I’ve been told — several thousand times by now, I’m sure — that sometimes I overthink things.

And it’s true. I’ll confess. I like to lift the curtain, to see what’s behind what is. I want to know the ‘why’ of things, how a thing has come to be, what might have happened instead, what could happen next, and what it all means. That’s just how I tick.

Of course, sometimes there’s nothing behind the curtain. It’s just a stupid curtain, and when you lift it, you wind up with your pants down in public.

I should probably connect those dots, from ‘overthinking’ to ‘public depantsing’. Lest you think I’m all weird or something.

(Oh, shut up. I know what you think.)

At work this week, a sign appeared on the stall — single stall; small company — in the mens’ room. The sign read:

THE DOOR HINGE IS BROKEN! MAINTENANCE WILL FIX SOON

Or words to that effect. I have to admit I didn’t look especially closely; I do my very best not to require the services of an enclosed bathroom stall at the office, so I noted that the door was amiss and went on about my business.

(My number one business. Because if I were doing other sorts of “business”, then… oh, you’ve got it? Super. Moving on.)

The sign stayed up all week, until this morning. As I took a pre-lunch constitutional down by the boys’ room urinal works, I noticed that the sign was no more.

“What’s the washroom chain of command here, and who notifies us grunts when the latrine is AWOL or not?”
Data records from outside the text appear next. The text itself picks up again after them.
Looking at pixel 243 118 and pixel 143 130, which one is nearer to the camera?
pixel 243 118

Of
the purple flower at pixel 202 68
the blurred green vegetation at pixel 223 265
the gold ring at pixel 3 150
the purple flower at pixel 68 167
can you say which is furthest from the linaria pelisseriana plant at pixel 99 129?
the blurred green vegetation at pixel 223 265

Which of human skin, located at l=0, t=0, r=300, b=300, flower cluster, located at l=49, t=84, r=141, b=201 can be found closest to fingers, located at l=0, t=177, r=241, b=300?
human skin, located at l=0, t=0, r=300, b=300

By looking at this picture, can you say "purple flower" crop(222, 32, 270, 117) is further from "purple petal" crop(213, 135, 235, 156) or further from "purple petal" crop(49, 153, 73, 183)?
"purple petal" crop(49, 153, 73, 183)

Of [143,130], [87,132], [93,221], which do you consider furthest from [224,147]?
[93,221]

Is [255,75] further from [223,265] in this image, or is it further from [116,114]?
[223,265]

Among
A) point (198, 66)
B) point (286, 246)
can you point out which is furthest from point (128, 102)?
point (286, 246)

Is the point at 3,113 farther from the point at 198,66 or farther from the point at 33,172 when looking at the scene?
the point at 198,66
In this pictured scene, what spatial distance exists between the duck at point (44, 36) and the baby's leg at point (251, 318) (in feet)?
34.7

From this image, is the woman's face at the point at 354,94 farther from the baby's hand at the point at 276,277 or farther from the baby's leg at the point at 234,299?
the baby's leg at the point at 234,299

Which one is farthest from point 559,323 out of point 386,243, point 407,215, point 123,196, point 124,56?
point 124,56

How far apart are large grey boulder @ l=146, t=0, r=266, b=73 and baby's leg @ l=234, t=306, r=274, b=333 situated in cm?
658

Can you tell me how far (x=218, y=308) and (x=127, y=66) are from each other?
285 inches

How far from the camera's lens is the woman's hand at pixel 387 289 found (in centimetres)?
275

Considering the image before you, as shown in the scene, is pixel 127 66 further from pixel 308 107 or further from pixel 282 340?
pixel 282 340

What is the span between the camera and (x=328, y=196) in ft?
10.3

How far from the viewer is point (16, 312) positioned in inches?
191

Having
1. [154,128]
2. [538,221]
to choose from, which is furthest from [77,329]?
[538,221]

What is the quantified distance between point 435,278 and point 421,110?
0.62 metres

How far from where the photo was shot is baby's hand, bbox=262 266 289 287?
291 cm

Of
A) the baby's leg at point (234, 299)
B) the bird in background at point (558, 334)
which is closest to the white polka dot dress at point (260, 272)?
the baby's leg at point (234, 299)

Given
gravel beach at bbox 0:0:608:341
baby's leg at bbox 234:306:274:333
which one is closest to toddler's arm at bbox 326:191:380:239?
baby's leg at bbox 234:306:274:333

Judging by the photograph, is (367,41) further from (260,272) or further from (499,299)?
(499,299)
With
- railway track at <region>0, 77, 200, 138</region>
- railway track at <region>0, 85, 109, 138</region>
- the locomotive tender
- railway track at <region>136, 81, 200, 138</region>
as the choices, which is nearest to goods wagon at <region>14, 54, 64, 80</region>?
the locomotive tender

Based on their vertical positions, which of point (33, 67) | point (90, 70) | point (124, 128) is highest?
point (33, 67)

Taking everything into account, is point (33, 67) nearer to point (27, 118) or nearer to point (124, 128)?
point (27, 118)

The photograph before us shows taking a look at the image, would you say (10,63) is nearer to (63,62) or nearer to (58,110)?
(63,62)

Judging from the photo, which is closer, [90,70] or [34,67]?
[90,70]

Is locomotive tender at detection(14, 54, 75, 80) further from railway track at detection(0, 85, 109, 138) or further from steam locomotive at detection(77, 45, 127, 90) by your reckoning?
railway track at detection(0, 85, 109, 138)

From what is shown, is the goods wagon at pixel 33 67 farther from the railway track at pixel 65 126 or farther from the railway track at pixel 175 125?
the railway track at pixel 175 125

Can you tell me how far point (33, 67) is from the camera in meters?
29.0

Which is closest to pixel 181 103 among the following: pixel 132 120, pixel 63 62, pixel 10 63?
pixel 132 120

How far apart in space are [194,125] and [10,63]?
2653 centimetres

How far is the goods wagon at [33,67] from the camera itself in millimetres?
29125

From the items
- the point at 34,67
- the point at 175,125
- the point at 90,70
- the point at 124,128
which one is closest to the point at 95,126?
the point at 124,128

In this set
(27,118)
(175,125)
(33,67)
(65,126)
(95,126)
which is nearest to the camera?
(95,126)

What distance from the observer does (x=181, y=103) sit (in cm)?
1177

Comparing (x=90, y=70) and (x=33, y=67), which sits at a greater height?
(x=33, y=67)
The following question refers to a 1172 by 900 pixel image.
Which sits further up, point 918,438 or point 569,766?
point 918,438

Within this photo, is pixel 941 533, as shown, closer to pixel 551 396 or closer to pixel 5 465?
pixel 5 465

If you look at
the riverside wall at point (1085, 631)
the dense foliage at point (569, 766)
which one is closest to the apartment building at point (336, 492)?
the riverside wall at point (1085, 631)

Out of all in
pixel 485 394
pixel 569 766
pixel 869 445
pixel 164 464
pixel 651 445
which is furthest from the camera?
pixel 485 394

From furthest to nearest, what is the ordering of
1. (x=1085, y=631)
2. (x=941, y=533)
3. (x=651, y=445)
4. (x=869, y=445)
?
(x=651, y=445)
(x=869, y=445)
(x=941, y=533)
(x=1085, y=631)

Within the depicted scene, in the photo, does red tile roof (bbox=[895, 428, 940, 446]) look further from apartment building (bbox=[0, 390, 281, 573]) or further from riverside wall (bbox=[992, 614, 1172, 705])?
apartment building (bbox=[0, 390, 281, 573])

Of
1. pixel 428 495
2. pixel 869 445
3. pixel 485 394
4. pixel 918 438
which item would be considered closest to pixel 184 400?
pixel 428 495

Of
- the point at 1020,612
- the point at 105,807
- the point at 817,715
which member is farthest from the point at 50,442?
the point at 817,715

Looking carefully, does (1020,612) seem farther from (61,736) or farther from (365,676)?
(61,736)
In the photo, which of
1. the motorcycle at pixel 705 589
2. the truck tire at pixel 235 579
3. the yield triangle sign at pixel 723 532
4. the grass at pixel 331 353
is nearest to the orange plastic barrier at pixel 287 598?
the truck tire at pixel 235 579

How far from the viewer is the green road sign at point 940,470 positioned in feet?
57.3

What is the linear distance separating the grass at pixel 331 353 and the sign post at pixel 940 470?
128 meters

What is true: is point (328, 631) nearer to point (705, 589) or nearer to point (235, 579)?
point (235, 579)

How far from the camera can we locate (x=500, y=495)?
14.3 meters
That’s when the gears started whirring.

I realized that I didn’t know exactly when the sign came down. It could have been last night, or earlier this morning. Either way, we’ve got some people working long and strange hours some days. It might have been nice for someone to have sent out a notice — some kind of “stall’s well!” email, perhaps.

That train of thought just drove me further down the rabbit commode. What would the distribution list be for such an email? Only the guys care about what’s going on with the mens’ room stall, presumably. Do we have an email list of just the men in the company? Should we? Is that sexist somehow?

What if the email went out to everyone, including the women? Would they really want to read about every miniscule repair and update and paper roll restocking that goes on in our rest room? Would that be sexist? More so, or less?

Then I considered who’d be sending such an email. Most of our staff who would coordinate with maintenance are female. And most of the maintenance staff I’ve seen in the building are male. Would the person doing the work declare it done? Or would one of our administrators have to go in to sign off on it? Who does the final testing? What if it was a clog, or a wonky flusher handle? What’s the washroom chain of command here, and who notifies us grunts when the latrine is AWOL or not?

These questions raced through my head — spinning, like water down a bowl. Soon enough, it had my stomach keeping time with the churn. Finally — despite my strict personal policy — I could hold out no more, and I sat down in the recently de-signed stall. For business.

(Oh yeah. You know the kind I mean.)

I’d just dropped trousers and settled into the job when the mens’ room door opened and a couple of the execs came in, chatting. I heard them head to the sink — washing up for lunch, perhaps.

That’s when the stall door, hinge thoroughly busted, eased a corner from the frame and swung wide open outward, possibly hitting one of my uberbosses in the back.

They turned. I sat. I waved. They gaped. I asked for, “Little help, please?

Which they gave, to very little avail. It just swung right back at them again. By the time their hands were clean, I was slumped half in the floor, trying simultaneously to keep the door hooked with my foot and not fall headfirst backwards into a bowl of my own “overthinking”.

I managed only one of the two. But I did keep my hair clean. I think I made the right choice.

And I vowed to try — oh man, will I try — not to overthink things in future. Some curtains are simply never meant to be peeked behind.

In other words, sometimes a bare bathroom stall door is an enigma, leading to all sorts of ‘whys’ and ‘what shoulds’ and ‘how’s the best way to bes’.

Other times? The sign that’s not there isn’t there any more because SOME HORSEHUMPING JACKASS STOLE THE DAMNED SIGN!

And that’s all I have to think about that.